**SOURCE DOCUMENT**
───
Luckily the smell was kept under control because I clear the "deposits" twice a day and I use baking soda in the litter to control the odor. I also installed this gadget which I briefly mentioned here.
So to start off my duties, I emptied the leftover litter into my compost. That's the good thing about tofu litter, it is bio-degradable.
These two trays are both washed, dried and disinfected with Dettol spray and left to air for an hour or two.
Then this is how I prep my two cats' litter boxes.
I sprinkle a layer of baking soda onto the trays. This is the baking soda that I use. I also use it in my laundry and recently found out that it can also be used as a meat tenderizer.
I add a layer of litter (one packet) into each tray and then sprinkle some baking soda onto the litter. Just a thin layer will do.
Then put back the hoods. When I first installed these hooded litter boxes, I left the flaps open to make it easier and to encourage my girls to use their toilets. Initially, they refused to use the litter boxes, preferring the open one outside. But they have since accepted their new toilets.
Then I closed the flaps and cats being very clever creatures, they figured out that they need only enter and the flap will open to accommodate them. This type of litter box is easier on the eyes especially indoors as you don't see an open toilet (and the "deposits" hah..hah...).
Another thing I like about it is that there is very little tracking when the cat steps out of the box. You only see a little bit of litter on the step (a tell tale sign that your cat has used the toilet) and a tiny bit on the floor.
───
**RECORDS PROVIDED**
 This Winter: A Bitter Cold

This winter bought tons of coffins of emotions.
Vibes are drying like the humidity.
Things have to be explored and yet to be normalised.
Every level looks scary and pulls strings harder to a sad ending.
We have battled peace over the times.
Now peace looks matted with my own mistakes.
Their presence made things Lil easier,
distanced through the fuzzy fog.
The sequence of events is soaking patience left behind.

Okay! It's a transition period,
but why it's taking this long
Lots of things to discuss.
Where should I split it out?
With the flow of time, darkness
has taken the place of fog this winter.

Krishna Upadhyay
───
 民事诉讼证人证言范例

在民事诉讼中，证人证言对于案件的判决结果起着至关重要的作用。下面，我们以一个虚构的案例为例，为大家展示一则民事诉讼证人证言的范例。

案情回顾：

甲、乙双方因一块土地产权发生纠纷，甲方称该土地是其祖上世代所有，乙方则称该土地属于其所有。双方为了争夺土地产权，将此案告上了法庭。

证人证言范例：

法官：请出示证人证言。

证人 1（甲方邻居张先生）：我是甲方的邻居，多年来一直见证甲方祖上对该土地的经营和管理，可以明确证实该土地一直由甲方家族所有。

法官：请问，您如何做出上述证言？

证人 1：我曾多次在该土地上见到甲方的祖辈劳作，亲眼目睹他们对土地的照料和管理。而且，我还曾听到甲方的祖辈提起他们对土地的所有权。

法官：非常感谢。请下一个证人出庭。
───
**WHAT YOU SHOULD DO**
In the post about preparing cat litter boxes, how much litter goes into each tray?

**RESULT OF THE EXERCISE**
One packet.